I think this may be more true of tasks I’m doing for other people, on their projects, rather than when it’s been for a project of my own, because on my own projects, I tend to be more invested in the result and being able to use it and advance/improve my own project (usually a game).
You mean worn out, relieved and overjoyed at once? I know the feeling.
I’d have to say”no”. Three of my greatest accomplishments were done at work. Two occurred fairly quickly. The last took years, but it was finally approved. All three felt like a home run.
Yes, a few times, when I have been emotionally invested. I think it’s because my brain just shuts off so I can process.
No. I don’t think I’ve ever experienced that. I get super happy when something turns out well when I worked hard at it. Even if I didn’t work hard, when anything turns out well from a decision I made or some sort of plan or goal I’m so happy.
I should have added that my proposals seemed so obvious that it didn’t worth questioning. I was the low man on the totem pole, and it was a matter of finding the right audience to submit a well-written proposal who could put in place.
It comes down to logic.

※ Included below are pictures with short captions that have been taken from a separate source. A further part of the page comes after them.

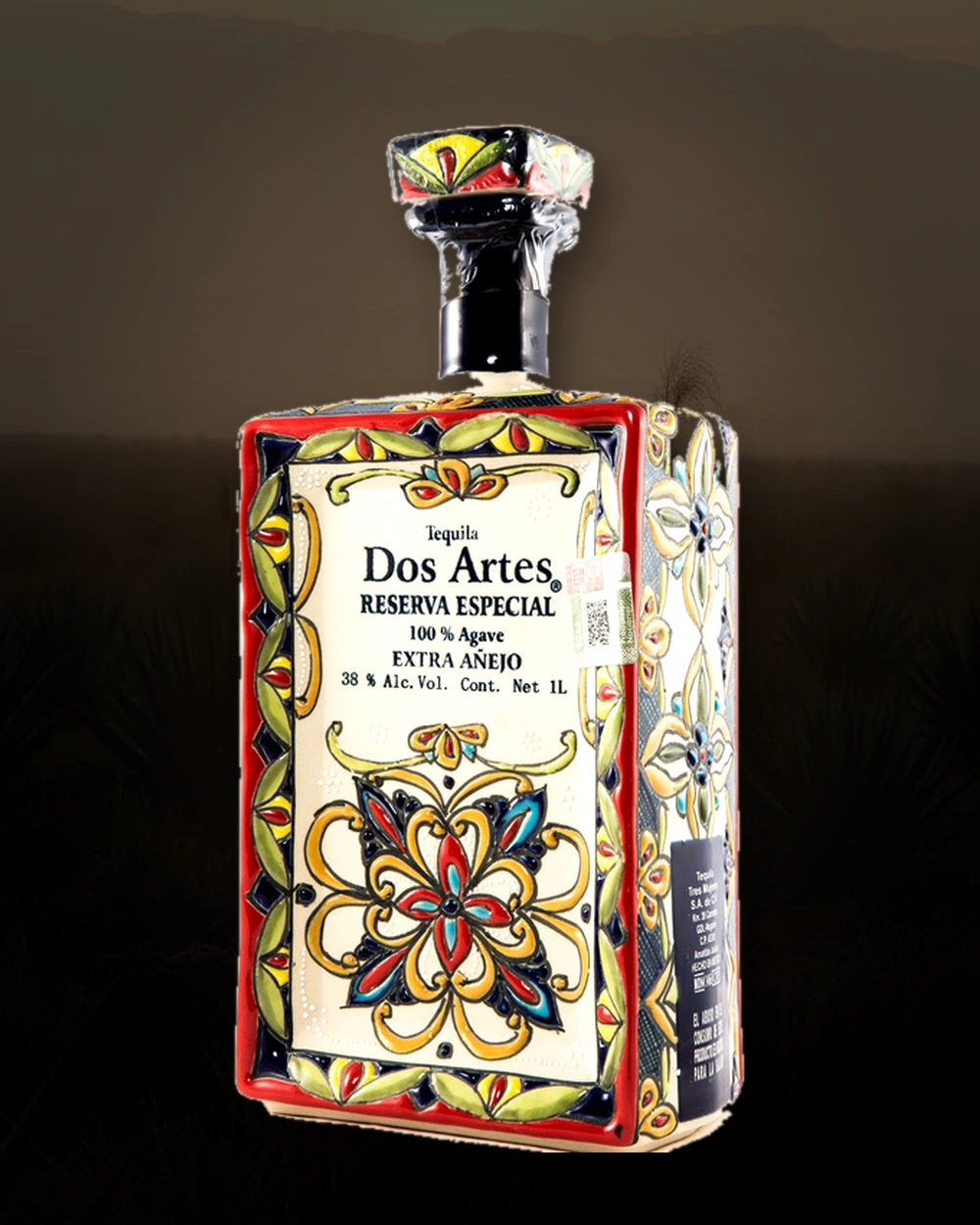 Dos Artes Reserva Especial Extra Añejo bottle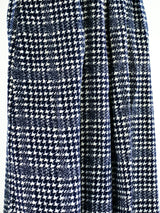 Houndstooth Corduroy Culotte Bottom arcadeshops.com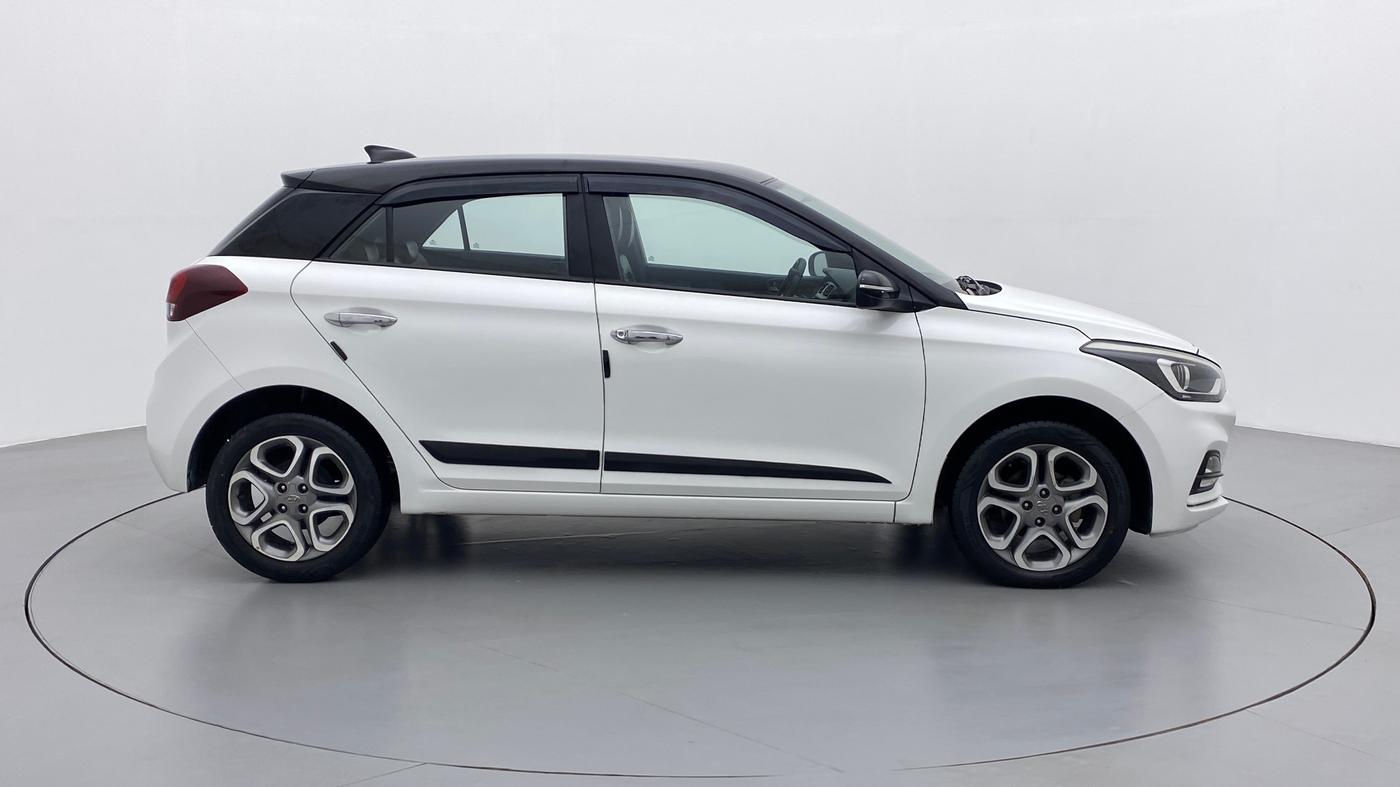 2018 Hyundai Elite i20 ASTA 1.2 DUAL TONE, Petrol, Manual, 52,339 km, Right Side View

If there is an issue that people, even family members, complain about, then it needs to be resolved. Life is much happier that way.
I know I’ll feel numb when we get the walls done and the floor in and move my furniture back in.
Is numb like you don’t know what to do with yourself, because you don’t have to be thinking about everything that needs to get done anymore?
Numb to me is akin to a sad state of being or almost like shock, but it’s shock from something bad happening.
@JLeslie No, this was a relationship issue that had been being worked on for a long time by me and it finally seems to be resolving. I was happy about it but it was like I couldn’t let myself feel happy after such a long time striving. Perhaps it’s that I don’t really trust that it’s resolved.
@janbb That I can understand. I wasn’t thinking about relationships at all.
I don’t know if it relates to what you are going through, but if someone withholds their connection to me for a prolonged time and I think it’s way out of line, I never feel the same way about them again. It takes a lot to get me to that point. Then if eventually we are talking again or supposedly things are “ok” again, it’s never really ok for me. That’s sort of a numb feeling I guess.
I realize I’m in a relationship where the other person can be really horrible and punishing. It’s so hard if it’s someone who means a tremendous amount to you.
It would be one thing if they had some sort of epiphany that they had been wrong, but in my own experience it’s just that they are willing to not shut me out anymore, but it’s still full of walking on egg shells.
When it goes on for years it almost feels like don’t do me any favors ~. It doesn’t really feel like they had a change of heart, and hard to believe they really want a relationship, that’s the numb for me, it feels like they decided to give in and that they continue to want to have all the CONTROL. If it hasn’t been a very prolonged time I think it can go back to normal, but at first it’s like you’re not sure if it’s really happening. That’s my experience.
Hopefully, your relationship becomes what you want it to be and you’re just feeling cautious. A protective mechanism.
It’s hard to feel all of the feels when you’re in survival mode for so long.
I think some time for your brain to feel safe enough to let its guard down might help.